© JUNGE FREIHEIT Verlag GmbH & Co. www.jungefreiheit.de 25/17 / 16. Juni 2017

Humboldts verblassendes Ideal der gebildeten Nation
Durch multilinguale Gesellschaft ersetzt
(wm)

In einer Zeit, in der selbst Goethe und Schiller „langsam am Horizont der Geschichte verschwinden“, müsse man die Beharrungskraft, mit der Wilhelm von Humboldt (1767–1835) im kulturellen Gedächtnis verankert geblieben sei, als „erstaunliches Phänomen“ bezeichnen.
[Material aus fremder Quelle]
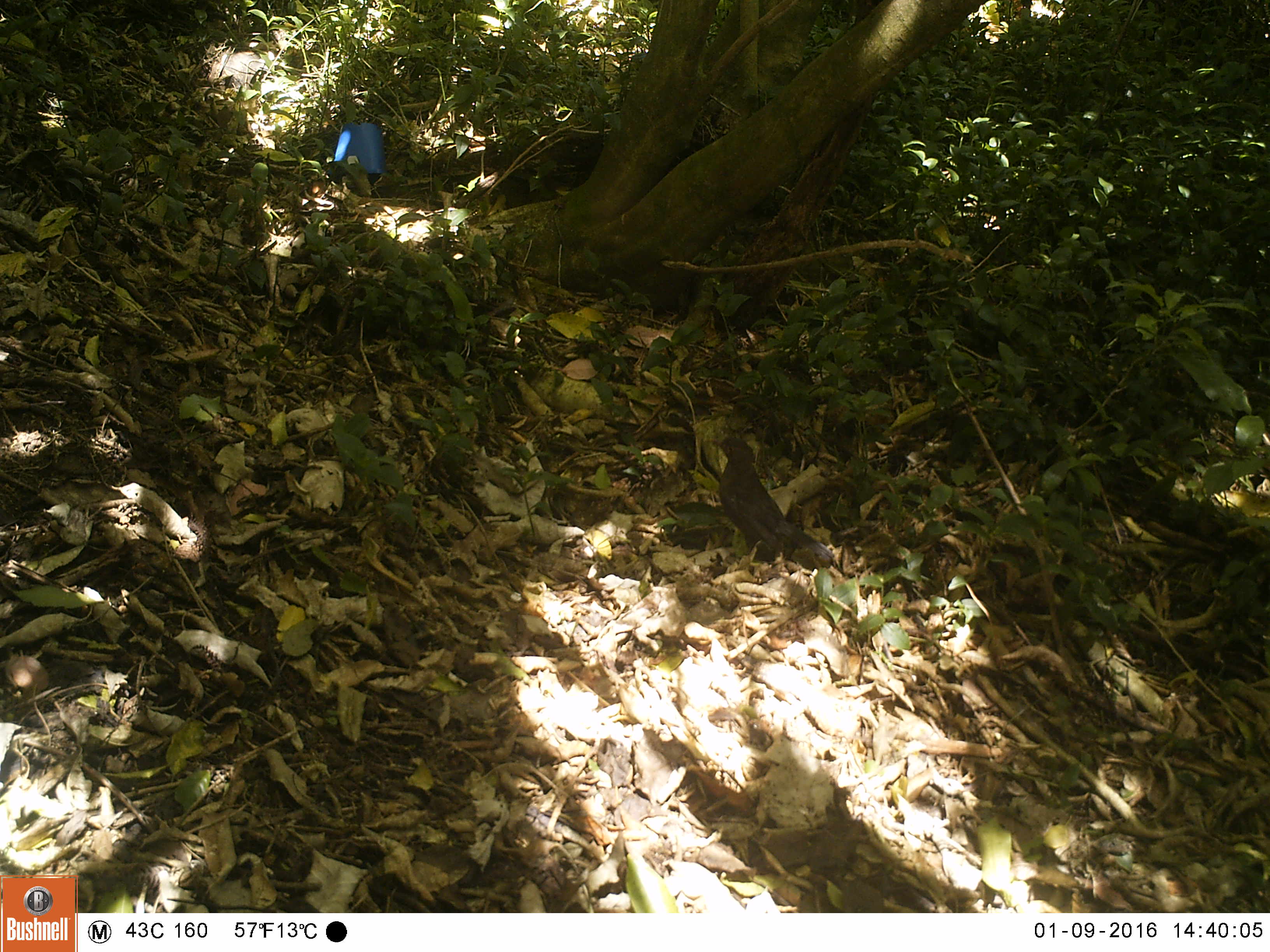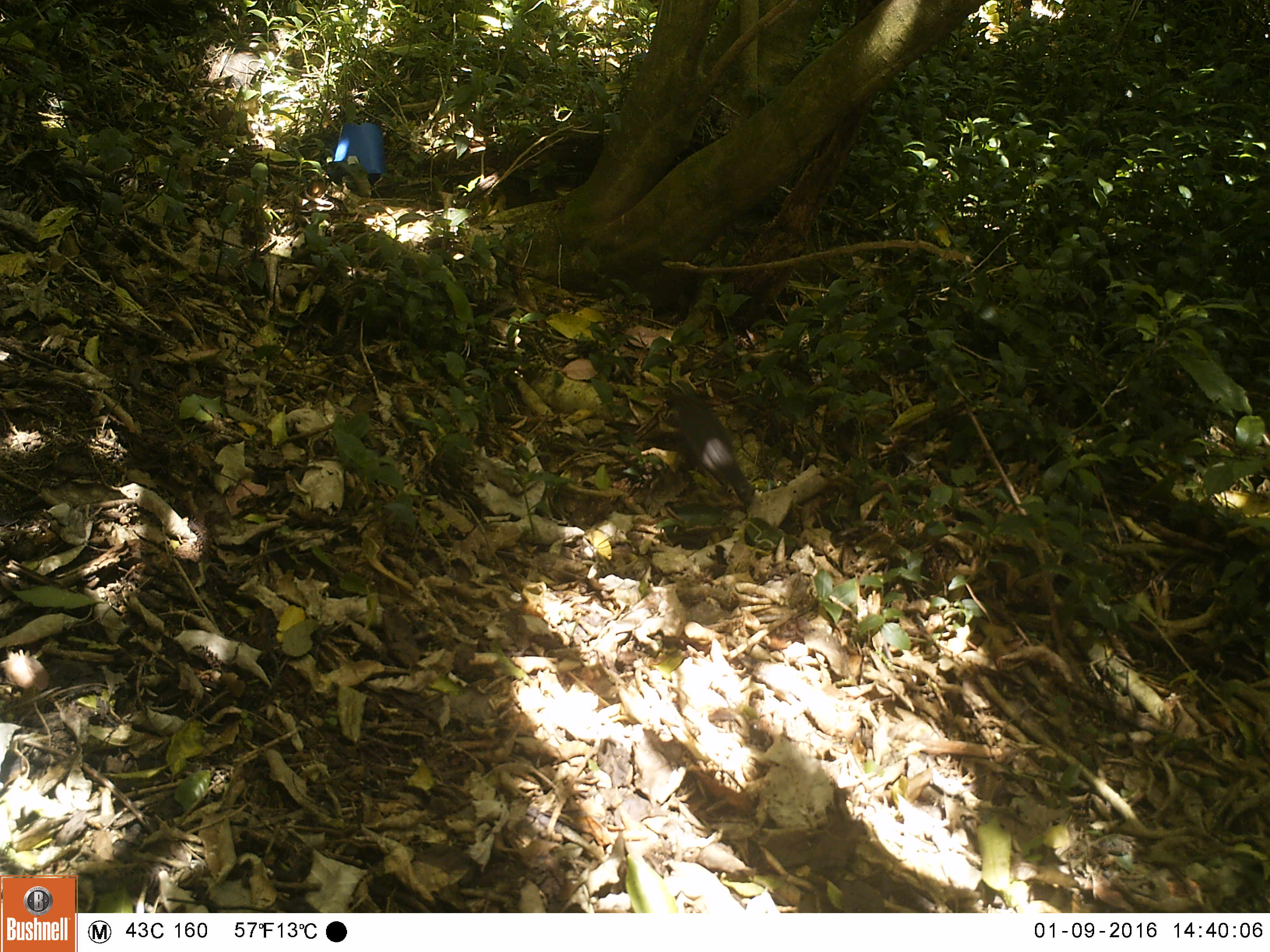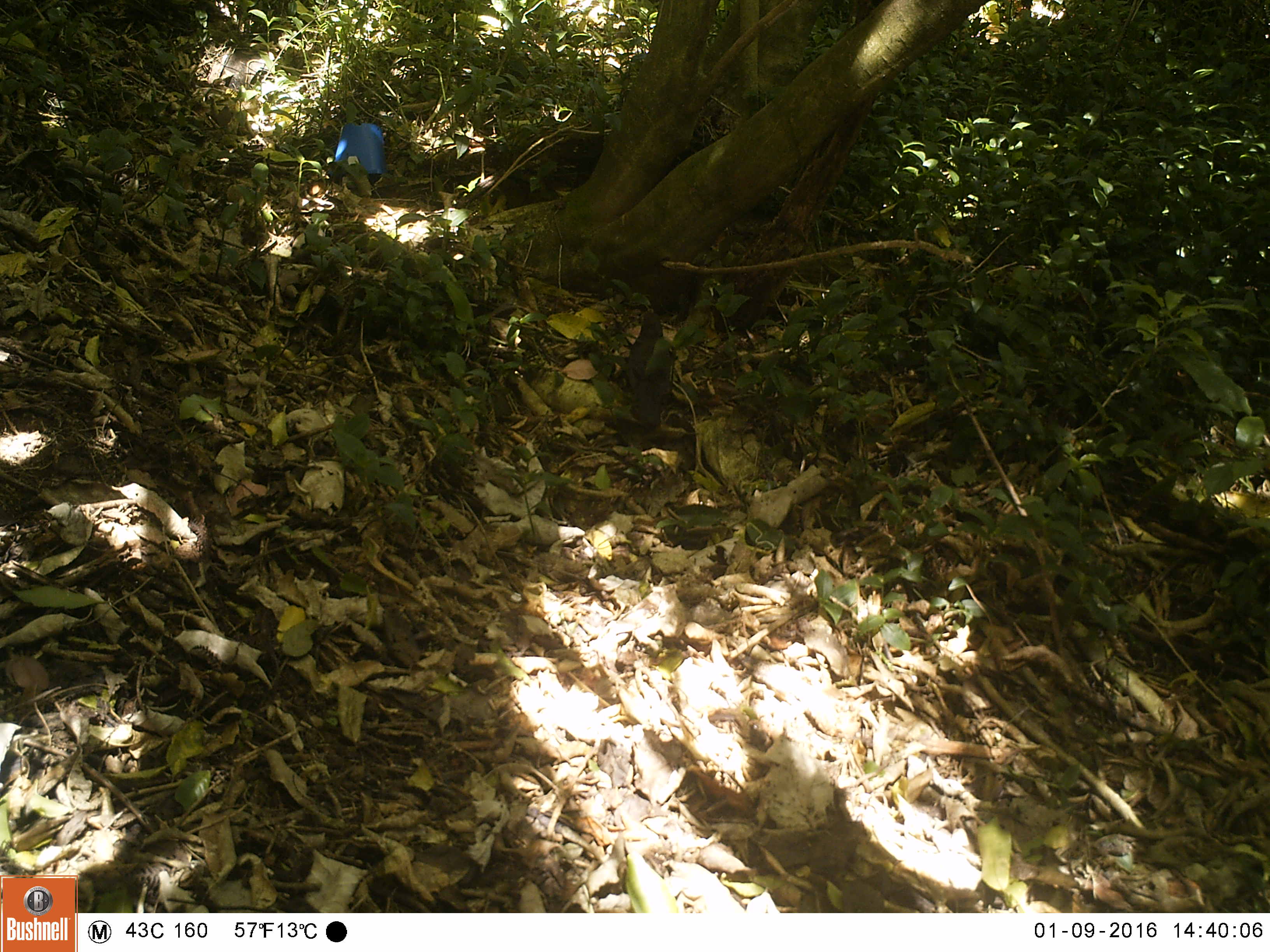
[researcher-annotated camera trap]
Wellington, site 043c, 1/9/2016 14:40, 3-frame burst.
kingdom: Animalia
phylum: Chordata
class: Aves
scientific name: Aves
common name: bird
Bird (Aves).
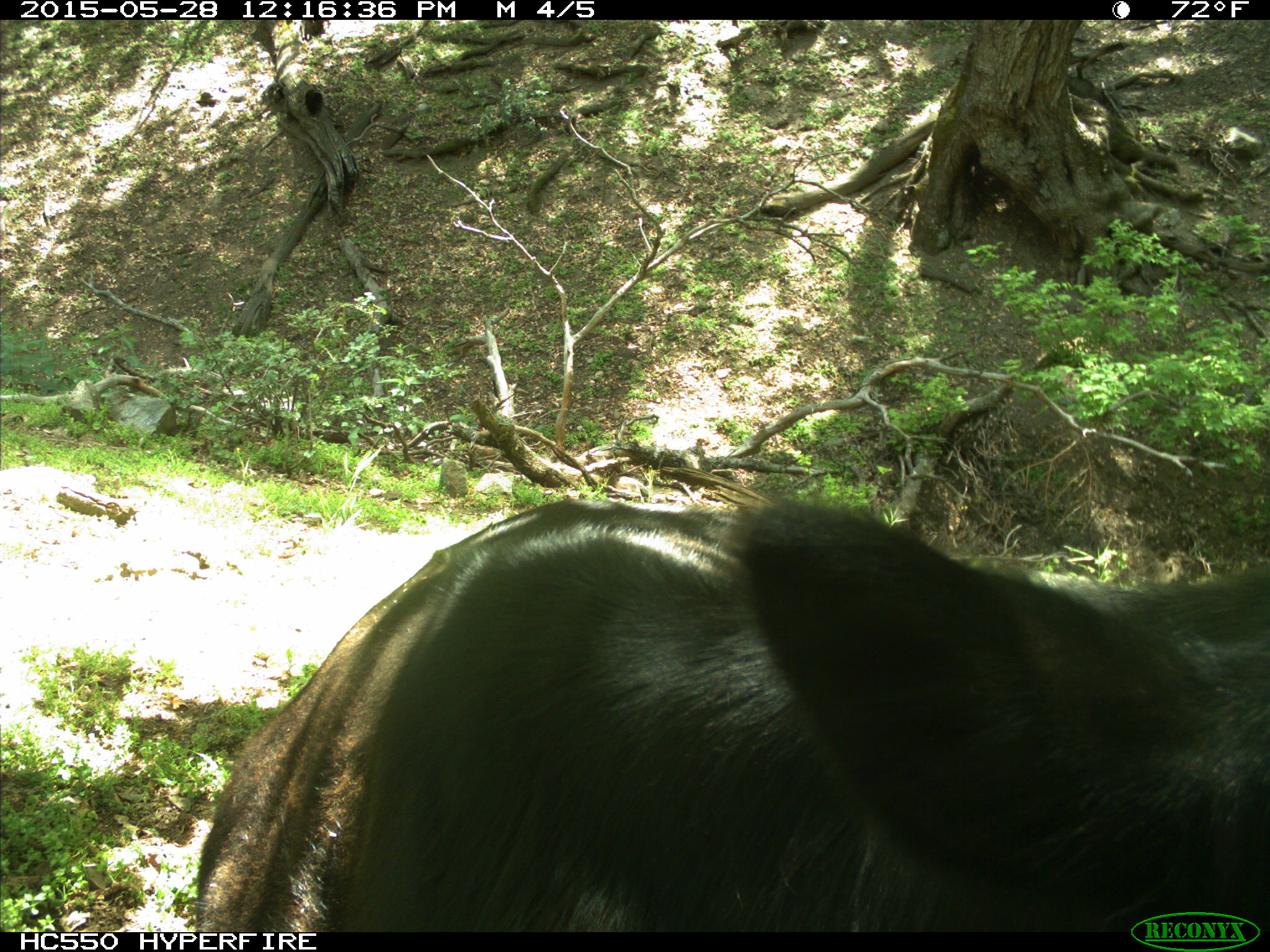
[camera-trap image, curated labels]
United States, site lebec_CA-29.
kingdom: Animalia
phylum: Chordata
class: Mammalia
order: Artiodactyla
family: Bovidae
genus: Bos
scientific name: Bos taurus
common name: domestic cow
Bos taurus (domestic cow).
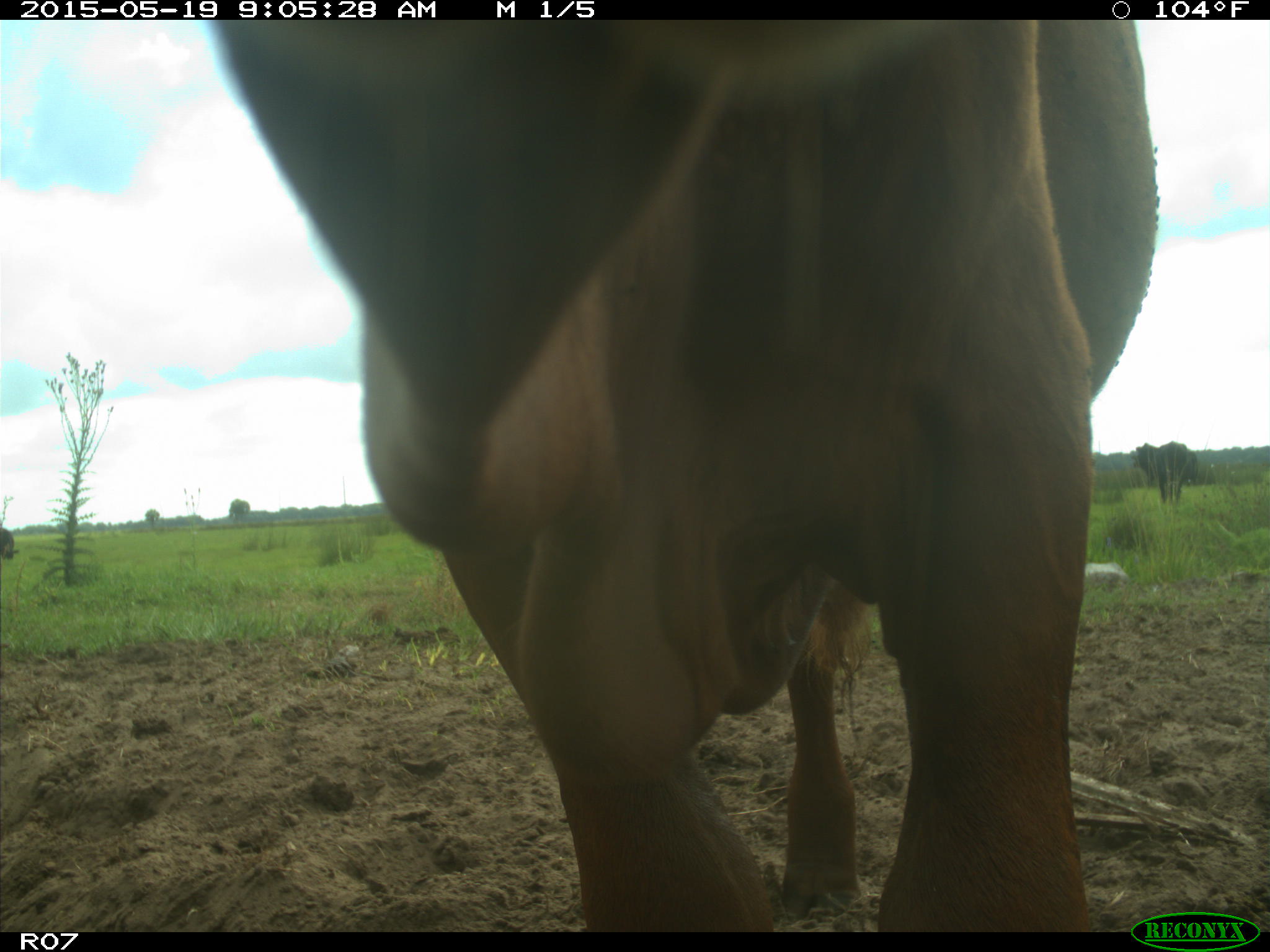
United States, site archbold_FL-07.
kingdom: Animalia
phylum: Chordata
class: Mammalia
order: Artiodactyla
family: Bovidae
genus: Bos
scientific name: Bos taurus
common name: domestic cow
Bos taurus (domestic cow).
Allerdings, so resümiert der Literaturhistoriker Peter J. Brenner in seiner wirkungsgeschichtlichen Studie zum 250. Geburtstag des preußischen Bildungsreformers (Universitas, 850-2017), beginne auch sein „Bildungsideal“ zu verblassen. Ebenso wie dessen „Staatsideal“, das sich gründe in der Nation als der durch Herkunft, Sprache, Geschichte und Kultur bestimmten Gemeinschaft. Diese neuerdings auch durch das Bundesverfassungsgericht als „völkisch“ und genuin „nationalsozialistisch“ denunzierte Menschenbild der Weimarer Klassik (JF 24/17) habe sich gegen die politische Anthropologie des angelsächsischen Liberalismus gerichtet, die das „radikal isolierte Individuum“ aus allen Bindungen befreie, um „Staat“ zu definieren als „Ansammlung versprengter Einzelmenschen“. Da aber die „gebildete Schicht in Deutschland verschwindet“, gehe Humboldts Wissen um die kulturellen Bindekräfte humaner Gemeinschaft verloren. An deren Stelle trete die „multilinguale Gesellschaft“ mit Türkisch und Arabisch als Schulhof- und Behördensprache.